As I mentioned in my previous post Mindfulness Myths, mindfulness and meditation is not about stopping your thoughts, clearing your mind or thinking about nothing. That is essentially impossible. Like mindful living, the purpose in meditation is to observe and detach from your thoughts. Anyone can do it, whether they are naturally focused and calm or someone who has scattered, racing thoughts. The way in which this is accomplished is through the use of an anchor.

Examples of anchors are:

  • counting your breaths
  • being aware of the physical sensations of your breathing
  • focusing on an image or a mantra or sound

Many people think they have failed at meditation and wind up quitting after the first few tries because they believing the purpose is to focus on nothing but the anchor. After a few meditation sessions they realize that most of the session is spent with random thoughts and only a small amount of time is spent actually focusing on the anchor and so meditation seems pointless. Meditation then becomes a very frustrating experience with little reward.

Anchor Your Thoughts

The anchor is much like the anchor that is used for a boat. Of course your thoughts, like the boat, will not remain stationary. Certainly, your mind will drift away from your anchor and into the far reaching water of your thoughts, but the anchor will always be there to eventually bring you back. The purpose of the anchor is not so that you have no other thoughts. Instead it is to assist you in developing an awareness of your thoughts by offering an anchor to continuously bring yourself back so that you can separate yourself from your thoughts. As you learn to do this in meditation, it will soon become a part of your daily life.

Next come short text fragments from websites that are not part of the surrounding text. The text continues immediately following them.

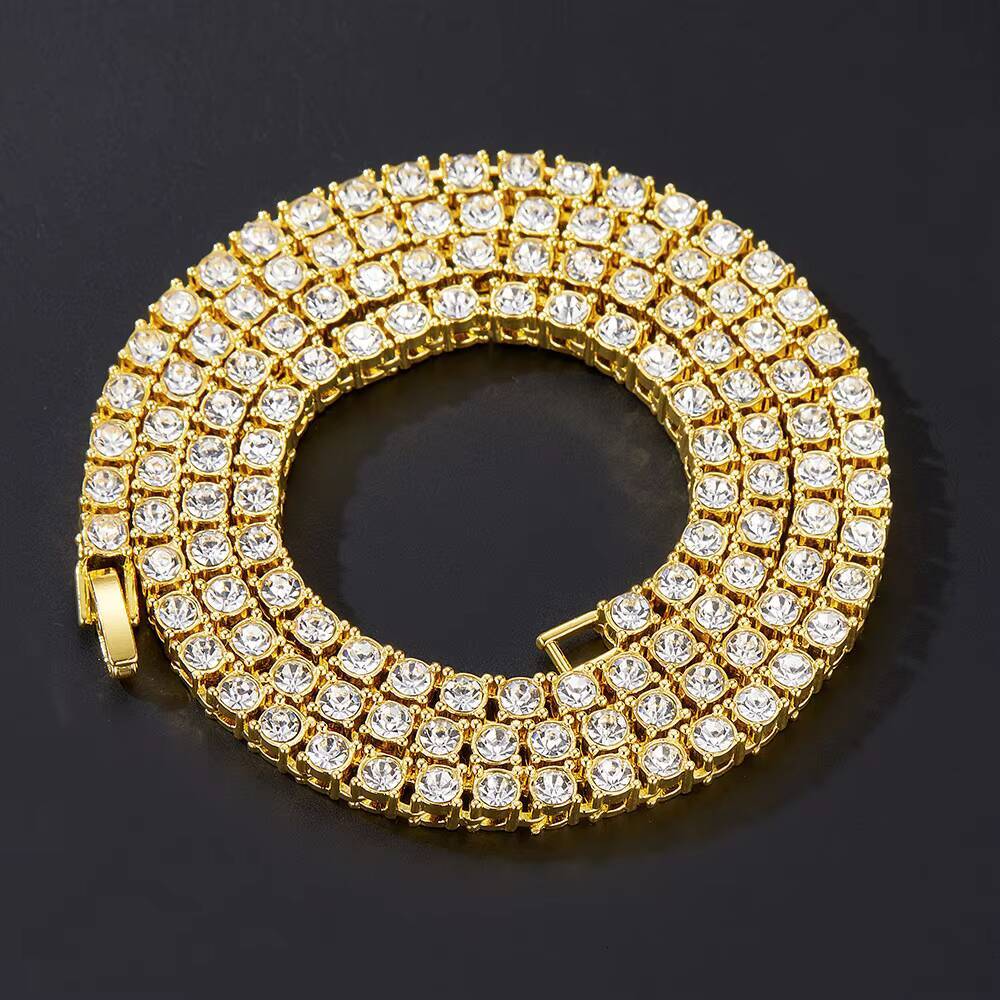 High Quality Fast Delivery Moissanite Tennis Chain Shining Brightly D VVS for Women/Men 2mm 3mm 4mm 5mm 6.5mm Necklace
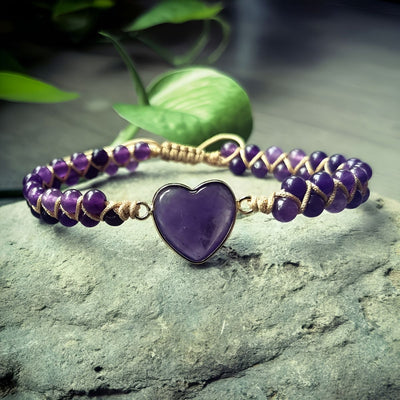 Zénaïde™ | Bracelet Ajustable Boho-Chic pour le Chakra du Cœur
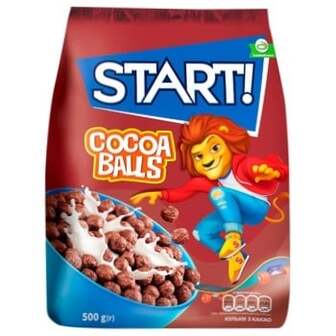 Сніданок сухий Start! Кульки з какао 500г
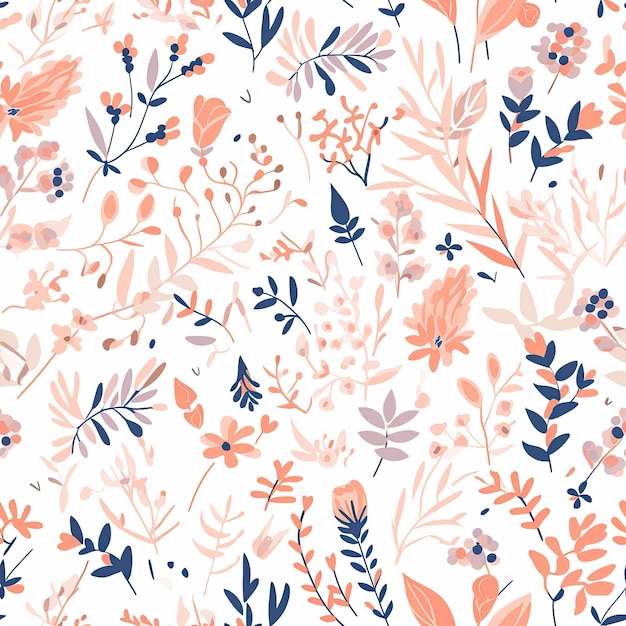 Beautiful Botanical floral patterns AI Generated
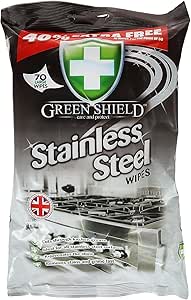 دستمال مرطوب استیل شیلد سبز 40% اکسترا سایز بزرگ 70 برگ.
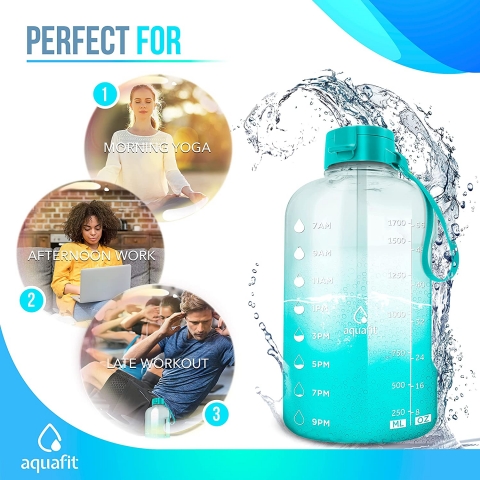 AQUAFIT 1890 mL Silikon Termos(Mavi)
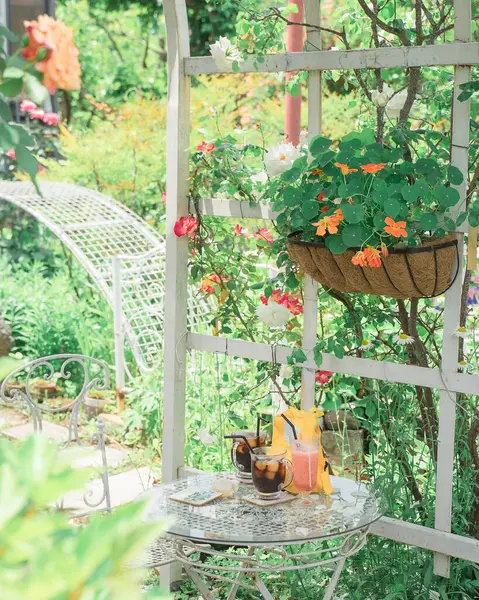 Bahçedeki güzel çiçekler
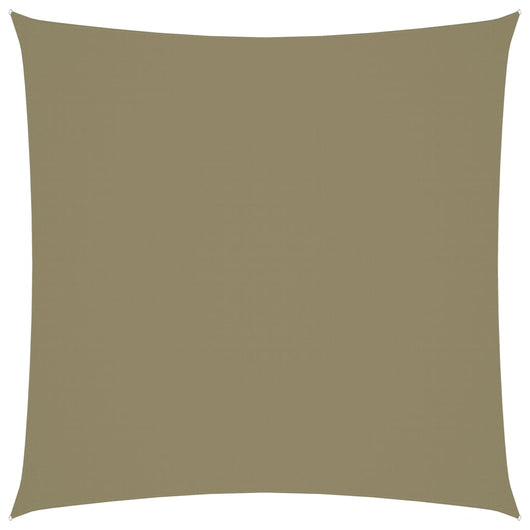 Vela parasole quadrata in tessuto oxford 4 x 4 m beige 02_0009504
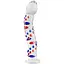 Скляний дилдо з вигинами та малюнком Gildo Glass Dildo No. 3 - мініатюра 1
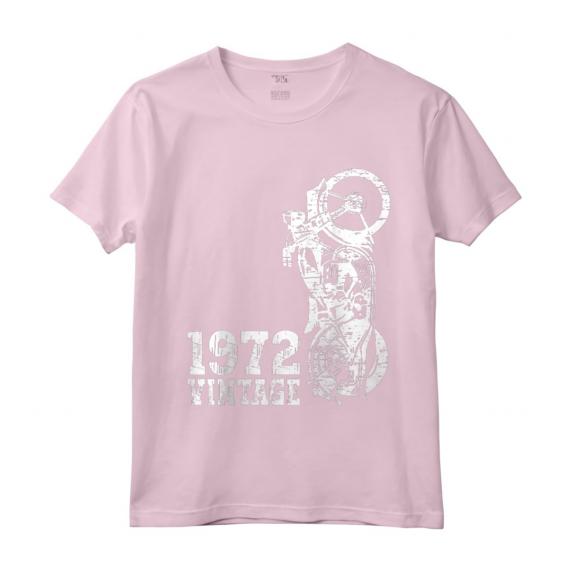 Moto Vintage 1972 - Maglietta Compleanno Moto 50 - Regalo Motociclista Uomo Papà Nonno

Each time your mind drifts away and is then brought back by the anchor you learn something new about your mind and your thought processes. You become more aware and develop a detached perspective from your thoughts, as you observe them and their associated emotions. You begin to realize you are not your thoughts—that your thoughts are not real, have no basis in what is actually true and that they have no power over you. As Louise Hay says, “A thought is a thought and a thought can be changed.”

Meditation is not About Changing your Breath

When you begin meditating sometimes it is helpful to spend a few moments softening your body and mind by imagining every muscle in your body relaxing starting with the top of your head and moving down to your feet. Meditation is not the same as deep breathing exercises. You can start your meditation by taking a few deep breaths from your belly (not your chest). After that however, you should not focus on changing your breath to make it deeper, more relaxed or longer. If it is short and shallow simply observe it and accept and allow your breathing to be as it is.

Your Thoughts – Observe, Accept and Allow

Realise that any thoughts or feelings no matter how insignificant that come up are there for a reason and need to released. That is why they are coming up. Don’t fight them. Accept and allow anything that comes up and you will see how much easier they dissolve. The key is to simply watch them and then watch them drift away as you gently bring your attention back to your breath (perhaps for the hundredth time!). Observing thoughts is not the same thing as thinking because you are not analyzing or making speculations. You are watching. This is very calming to the mind.

If you have unpleasant feelings, such as anxiety or anger, as your mind wanders to a particular situation or person, do not fight them but sit with them. If you are able to let them go then do so, if not then sit with the feeling and experience it in your body for as long as necessary. The more you observe the feeling in your body and what it feels or looks like, the less distressing it will be. Sometimes, like a difficult person, all that our feelings want is acknowledgement.